Conclusiones Globales

  1. La profesión militar moderna es un hecho social que nace cuando el Estado organiza una estructura dotada de normas y legalidad para que sirva de instrumento propio de la violencia legitima del Estado. Lo anterior, hace que sea interdependiente de la sociedad y de la evolución del conflicto o guerra.

  2. Por el tipo de requerimiento que tiene la carrera militar de entregar la vida por la defensa del Estado, es que desarrolla conductas motivacionales de especial alcance. En ese sentido se puede aceptar que asuman tradiciones militares antiguas pero solo como mejor motivación o simbolismo, pero en ningún caso deben entorpecer su subordinación al Estado y su ordenamiento legal.

  3. Los valores militares son los mismos que practica la sociedad civil, solo se diferencian en las prioridades que los grupos les conceden. En toda sociedad hay valores globales y otros que son sectoriales o correspondientes a cada grupo. En esta ultima condición están los valores militares.

  4. La evolución de la sociedad, globalización, cambios estratégicos, variables políticas y económicas han impactado en la misión de las FFAA, mentalidad profesional y en los valores militares tradicionales.

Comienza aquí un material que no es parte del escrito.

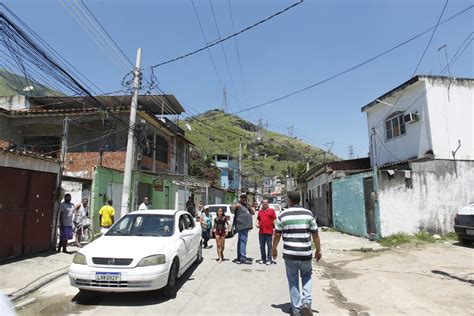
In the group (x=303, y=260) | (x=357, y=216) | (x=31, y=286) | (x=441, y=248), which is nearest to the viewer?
(x=303, y=260)

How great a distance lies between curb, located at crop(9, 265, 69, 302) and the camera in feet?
22.0

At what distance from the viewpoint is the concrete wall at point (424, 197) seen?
14797 mm

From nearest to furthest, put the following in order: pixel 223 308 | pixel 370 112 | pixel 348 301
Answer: pixel 223 308, pixel 348 301, pixel 370 112

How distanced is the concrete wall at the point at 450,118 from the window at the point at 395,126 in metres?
1.91

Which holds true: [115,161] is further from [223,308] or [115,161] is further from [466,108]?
[466,108]

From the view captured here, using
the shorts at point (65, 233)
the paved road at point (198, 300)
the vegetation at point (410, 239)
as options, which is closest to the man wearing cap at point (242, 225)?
the paved road at point (198, 300)

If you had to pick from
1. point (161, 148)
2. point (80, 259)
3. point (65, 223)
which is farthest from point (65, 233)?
point (161, 148)

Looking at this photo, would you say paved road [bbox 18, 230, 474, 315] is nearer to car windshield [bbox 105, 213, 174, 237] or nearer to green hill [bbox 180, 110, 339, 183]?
car windshield [bbox 105, 213, 174, 237]

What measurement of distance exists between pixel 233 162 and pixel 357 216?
181 ft

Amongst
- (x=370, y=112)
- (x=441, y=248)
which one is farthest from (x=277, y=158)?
(x=441, y=248)

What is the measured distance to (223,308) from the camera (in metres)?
6.01

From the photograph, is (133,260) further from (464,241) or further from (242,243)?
(464,241)

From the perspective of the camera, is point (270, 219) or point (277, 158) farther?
point (277, 158)

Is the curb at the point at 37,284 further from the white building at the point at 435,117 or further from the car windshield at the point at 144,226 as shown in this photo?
the white building at the point at 435,117
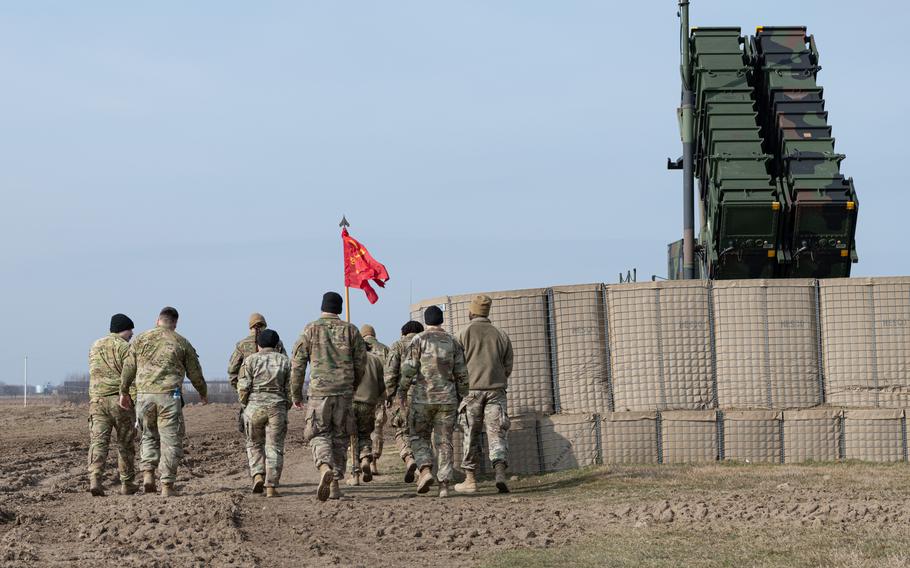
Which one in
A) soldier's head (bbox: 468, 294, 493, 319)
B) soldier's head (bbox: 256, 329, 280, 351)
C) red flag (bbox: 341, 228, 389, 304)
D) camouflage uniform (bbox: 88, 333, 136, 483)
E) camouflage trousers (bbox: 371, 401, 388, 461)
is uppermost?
red flag (bbox: 341, 228, 389, 304)

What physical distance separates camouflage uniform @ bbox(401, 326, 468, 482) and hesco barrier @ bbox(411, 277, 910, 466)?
1.76m

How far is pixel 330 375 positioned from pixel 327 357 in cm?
17

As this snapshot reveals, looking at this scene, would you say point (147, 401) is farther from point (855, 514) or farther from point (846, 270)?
point (846, 270)

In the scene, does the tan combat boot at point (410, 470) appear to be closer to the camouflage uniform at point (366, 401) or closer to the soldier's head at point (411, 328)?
the camouflage uniform at point (366, 401)

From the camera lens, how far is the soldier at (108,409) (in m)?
13.3

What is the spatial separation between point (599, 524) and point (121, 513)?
12.9 feet

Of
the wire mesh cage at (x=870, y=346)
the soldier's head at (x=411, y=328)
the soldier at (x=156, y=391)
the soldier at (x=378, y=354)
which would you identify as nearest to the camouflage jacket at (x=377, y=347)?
the soldier at (x=378, y=354)

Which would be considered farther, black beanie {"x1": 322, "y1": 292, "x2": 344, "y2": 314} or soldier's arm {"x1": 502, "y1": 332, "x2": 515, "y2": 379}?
soldier's arm {"x1": 502, "y1": 332, "x2": 515, "y2": 379}

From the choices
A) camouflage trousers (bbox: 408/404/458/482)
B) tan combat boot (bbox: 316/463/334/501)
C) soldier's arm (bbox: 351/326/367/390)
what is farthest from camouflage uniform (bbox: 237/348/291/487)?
camouflage trousers (bbox: 408/404/458/482)

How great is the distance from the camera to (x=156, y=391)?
13.0m

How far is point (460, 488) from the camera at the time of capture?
511 inches

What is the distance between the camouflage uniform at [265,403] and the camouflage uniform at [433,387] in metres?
1.28

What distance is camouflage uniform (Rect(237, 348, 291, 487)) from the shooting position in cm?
1300

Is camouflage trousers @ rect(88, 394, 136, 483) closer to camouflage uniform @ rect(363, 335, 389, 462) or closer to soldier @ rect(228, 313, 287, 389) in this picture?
soldier @ rect(228, 313, 287, 389)
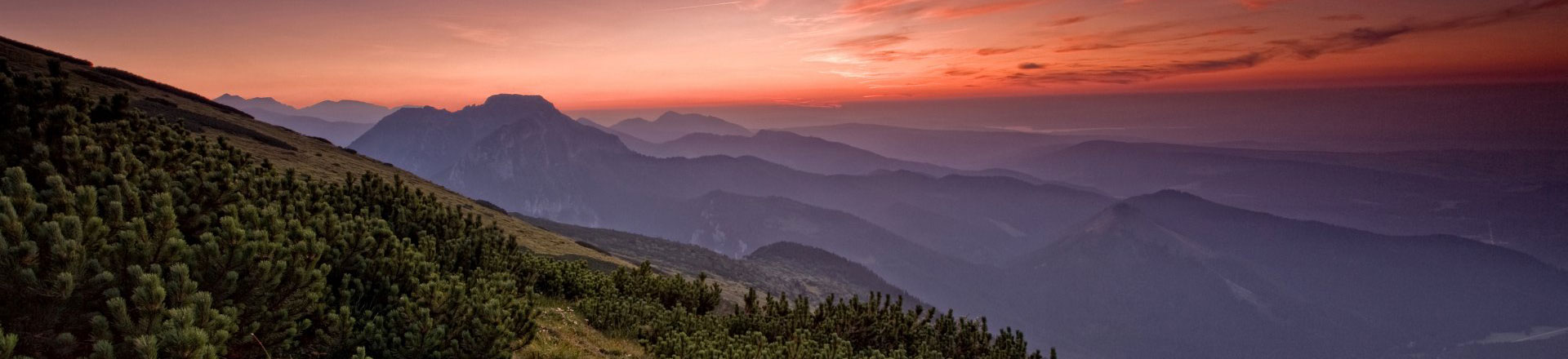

1. Conferencia del Dr Jesús Martín Tejedor dictada en la Academia de Guerra del Ejército de Chile, 1996.
2. Ver a Keegan John, Historia de la Guerra, Editorial Planeta, Barcelona, 1995.
3. No se trata de Demóstenes gran orador del siglo V.
4. La cristianización comienza con Constantino en el Concilio de Nicea en 325 cuando se rechaza el arrianismo y él se hace cristiano al morir. Más tarde, en 379 Teodosio I la declarará religión oficial y finalmente Justiniano I clausurará la Academia Platónica en 529 y consolidara definitivamente al cristianismo en sus dominios.
5. Alonso Baquer, Miguel, El Militar en la sociedad democrática, EUDEMA. Madrid, 1988,p 99.
6. Por ejemplo, Perú tuvo su primera Ordenanza en 1827, Bolivia en 1829 y Chile en 1830.
7. García, Covarrubias Jaime, “El futuro del sector Defensa en Latinoamérica”, publicado en Seguridad y Defensa en el Cono Sur, Isabel Stanganelli (compiladora), Ed. Caviar Bleu, Mendoza, 2004, p 226.
8. John Cope, The Institution and Profession of Arms, Lesson 3-01/02 (CHDS, 05 August, 1998).
9. Charles Moskos me señaló en una conversación sostenida en 1995 en la Academia de Guerra de Chile, que esos modelos eran tipos ideales para realizar estudios y que no se encontraban en forma pura sino que parcializada. Me afirmó que lo normal era encontrar el modelo segmentado o plural.
10. Moskos, Williams and Segal, The Postmodern Military, Oxford University Press, New York, 2000.
11. Ser sometido a un tribunal de honor era más grave y degradante que enfrentar a tribunales militares.
12. Mirabeau señalo que: “.. el Alto Estado Mayor Prusiano tenía un país y no Prusia tenía un Alto Estado Mayor...”.